Las redes son un buen caldo de cultivo en las que se pueden entremezclar cocineros y gente de sala, restauradores o empresarios del sector, clientes de altos vuelos o de bajo pelaje, opinadores egocentristas o críticos gastronómicos parcialmente imparciales que opinan a borbotones. Recojo el guante de una de esas conversaciones que empieza uno y otros comentan, directa o indirectamente, pero que en ambos casos resultan interesantes.
En este marco se puso en la palestra la evolución de un plato tradicional catalán. El argumento era el siguiente: “Cataluña es el país que ha sido capaz de revolucionar la gastronomía mundial con ElBulli, pero que aun no se atreve a retocar su propia cocina tradicional quitándole las empalagosas ciruelas y otros orejones a su pollastre rostit”. @PhilippeRegol
Philippe, al que considero uno de los mejores críticos de este país, se caracteriza por enseñar siempre las cartas y realizar una valoración muy técnica y referenciada de cada una de las entradas de su maravillosos blog, Observación Gastronómica, abrió un bonito melón. Muchos twitteros ávidos de sangre se le tiraron rápidamente a la yugular, uno de los deportes más arraigados en nuestro país y otras partes del mundo. La reflexión personal es buena, y mas si ofrece la oportunidad de debatir. Es cierto que, como él mismo apunta, Regol es muy insistente en lo referido al dulzor de algunas elaboraciones y defiende disminuir drásticamente su presencia. Quizás de una forma un poco talibánica, pero en el fondo su argumentarlo tiene parte de razón.

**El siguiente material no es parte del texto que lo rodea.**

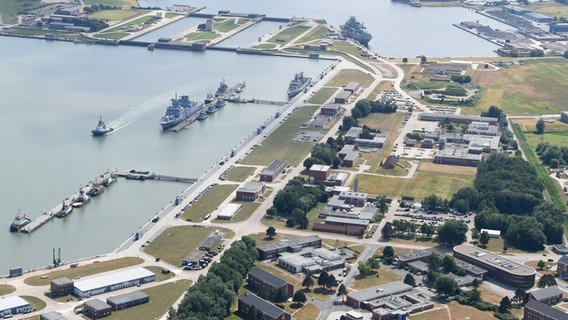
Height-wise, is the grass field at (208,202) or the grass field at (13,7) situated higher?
the grass field at (208,202)

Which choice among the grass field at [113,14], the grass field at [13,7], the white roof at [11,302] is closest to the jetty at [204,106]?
the grass field at [113,14]

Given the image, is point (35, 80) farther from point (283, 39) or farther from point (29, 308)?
point (29, 308)

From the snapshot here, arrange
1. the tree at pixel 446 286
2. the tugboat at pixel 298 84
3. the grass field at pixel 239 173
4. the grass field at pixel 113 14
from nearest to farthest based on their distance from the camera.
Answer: the tree at pixel 446 286
the grass field at pixel 239 173
the tugboat at pixel 298 84
the grass field at pixel 113 14

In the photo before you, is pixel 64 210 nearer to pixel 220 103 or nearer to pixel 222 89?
pixel 220 103

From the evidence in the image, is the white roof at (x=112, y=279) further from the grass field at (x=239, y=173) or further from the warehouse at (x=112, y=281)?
the grass field at (x=239, y=173)

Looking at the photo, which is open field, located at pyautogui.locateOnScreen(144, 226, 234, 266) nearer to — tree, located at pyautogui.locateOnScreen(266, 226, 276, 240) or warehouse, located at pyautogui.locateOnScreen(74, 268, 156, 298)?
tree, located at pyautogui.locateOnScreen(266, 226, 276, 240)

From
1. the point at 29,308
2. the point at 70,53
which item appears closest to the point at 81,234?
the point at 29,308
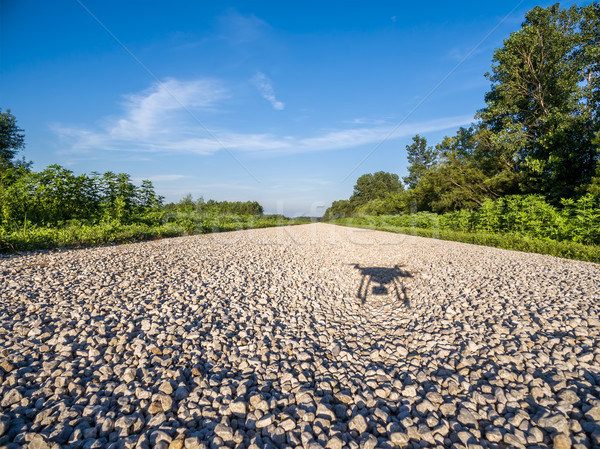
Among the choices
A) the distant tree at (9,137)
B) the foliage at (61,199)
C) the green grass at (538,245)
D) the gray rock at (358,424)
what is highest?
the distant tree at (9,137)

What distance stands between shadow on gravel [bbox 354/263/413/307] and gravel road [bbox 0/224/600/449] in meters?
0.13

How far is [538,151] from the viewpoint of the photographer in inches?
720

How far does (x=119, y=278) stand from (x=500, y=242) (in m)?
14.9

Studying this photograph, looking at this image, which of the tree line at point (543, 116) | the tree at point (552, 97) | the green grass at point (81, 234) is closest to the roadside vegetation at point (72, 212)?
the green grass at point (81, 234)

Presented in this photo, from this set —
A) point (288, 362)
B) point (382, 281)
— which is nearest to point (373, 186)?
point (382, 281)

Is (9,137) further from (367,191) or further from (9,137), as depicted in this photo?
(367,191)

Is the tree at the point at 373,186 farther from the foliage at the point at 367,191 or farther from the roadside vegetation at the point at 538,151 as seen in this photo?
the roadside vegetation at the point at 538,151

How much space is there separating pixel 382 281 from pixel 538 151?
1911cm

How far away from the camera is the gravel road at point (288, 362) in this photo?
7.25 ft

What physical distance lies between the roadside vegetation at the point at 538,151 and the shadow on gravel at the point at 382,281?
21.7 feet

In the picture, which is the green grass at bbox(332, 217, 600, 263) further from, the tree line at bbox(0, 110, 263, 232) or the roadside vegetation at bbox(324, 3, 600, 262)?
the tree line at bbox(0, 110, 263, 232)

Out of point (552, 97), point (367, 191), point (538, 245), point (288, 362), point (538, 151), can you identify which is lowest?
point (288, 362)

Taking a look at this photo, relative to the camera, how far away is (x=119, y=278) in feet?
19.3

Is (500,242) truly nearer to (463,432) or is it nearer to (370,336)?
(370,336)
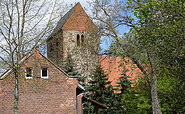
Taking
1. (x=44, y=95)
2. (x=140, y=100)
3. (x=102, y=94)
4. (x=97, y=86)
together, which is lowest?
(x=140, y=100)

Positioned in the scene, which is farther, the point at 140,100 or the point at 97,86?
the point at 97,86

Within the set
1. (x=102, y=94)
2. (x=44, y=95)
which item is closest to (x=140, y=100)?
(x=102, y=94)

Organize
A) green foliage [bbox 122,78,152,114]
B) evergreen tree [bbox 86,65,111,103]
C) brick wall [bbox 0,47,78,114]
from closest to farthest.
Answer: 1. brick wall [bbox 0,47,78,114]
2. green foliage [bbox 122,78,152,114]
3. evergreen tree [bbox 86,65,111,103]

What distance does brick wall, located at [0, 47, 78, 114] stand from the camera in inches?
811

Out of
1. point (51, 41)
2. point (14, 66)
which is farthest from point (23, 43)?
point (51, 41)

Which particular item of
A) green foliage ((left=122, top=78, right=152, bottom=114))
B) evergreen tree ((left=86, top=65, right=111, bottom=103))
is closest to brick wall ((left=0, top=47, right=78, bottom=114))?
green foliage ((left=122, top=78, right=152, bottom=114))

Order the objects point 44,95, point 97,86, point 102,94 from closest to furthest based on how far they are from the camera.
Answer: point 44,95
point 97,86
point 102,94

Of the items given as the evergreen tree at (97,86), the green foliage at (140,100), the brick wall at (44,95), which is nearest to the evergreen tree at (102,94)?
the evergreen tree at (97,86)

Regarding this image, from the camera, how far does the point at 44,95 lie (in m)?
21.8

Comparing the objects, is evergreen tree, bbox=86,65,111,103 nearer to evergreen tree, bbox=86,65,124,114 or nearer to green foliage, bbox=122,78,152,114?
evergreen tree, bbox=86,65,124,114

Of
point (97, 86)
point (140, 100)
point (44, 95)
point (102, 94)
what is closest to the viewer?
point (44, 95)

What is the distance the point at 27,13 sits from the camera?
13.8 meters

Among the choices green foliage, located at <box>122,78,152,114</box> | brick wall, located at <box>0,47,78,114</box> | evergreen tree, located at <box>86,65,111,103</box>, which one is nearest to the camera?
brick wall, located at <box>0,47,78,114</box>

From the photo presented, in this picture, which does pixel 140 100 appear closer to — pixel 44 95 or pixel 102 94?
pixel 102 94
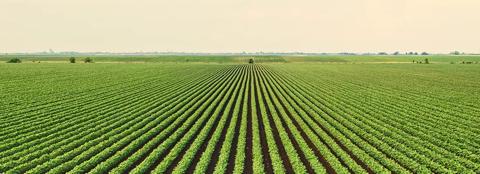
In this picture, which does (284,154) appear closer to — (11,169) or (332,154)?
(332,154)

Alrededor de este punto se plantea el tema de la evolución de una elaboración y lo que implica. Como apuntaba Toni Segarra en un artículo publicado escasos días después, esta claro que la evolución es algo intrínseco a la cocina tradicional; nadie quiere renunciar a productos incorporados como el tomate o la patata. Los sofritos que se elaboraban para los guisos del medioevo eran parte de nuestra identidad cultural, pero la receta del fricando contada en el Sent Sovi no es lo mismo, según Jaume Fàbregas, hecha con tomate o sin él. En este caso no hablamos tanto de eso. Philippe plantea eliminar productos importantes de una receta, que todavía identifican una parte de las raíces de la cultura gastronómica catalana, ligada a esas bases medievales en las que cobraban importancia el sofrito y el majado. Es probable que podamos hacer evolucionar el pollastre rostit (pollo asado), dándole vueltas al uso de unas frutas pasas muy dulces que quizás generen un sabor excesivamente empalagoso, pero no podemos olvidarnos de ellos, porque dan sentido al pollastre rostit a la catalán.
La diferencia está en la conceptualización de esta elaboración, palabro que define como es la receta y que ingredientes la componen con exactitud. Las recetas cocinadas a la catalana están ligadas a determinados frutos secos y pasos que en este caso la diferencian de otra receta de pollo asado.
No hace falta rasgarse las vestiduras, ni enloquecer como si Argentina hubiera ganado la final. Solo se trata de entrar en un debate sano que finalmente debemos trasladar a los cocineros que quienes pueden recoger tales sugerencias, sobre todo cuando se producen por clamor popular.
Pero igual mareamos demasiado la perdiz y lo que debemos es dejar fluir las modas, los cambios de tendencias o las variaciones en los gustos, dietas y sabores de los clientes que son los que marcan, aun a pesar de muchos, lo que se quiere comer y beber.
Ojalá vivamos una evolución de la cocina tradicional autóctona con tanta fuerza que eclipse el ramen, los tiraditos, los ceviches y otras elaboraciones invasoras. Igual tienen razón los que pregonan que hay que limar esos platos de puchero que nos identifican pero que nadie cocina en sus casas. Si esa es la solución, adelante pues. Aunque creo que el ramen que se repiten en el local de la esquina son también una evolución, muy lejos de la receta tradicional y canónica de la cocina china que desembarcó en el país nipón durante el siglo XVII.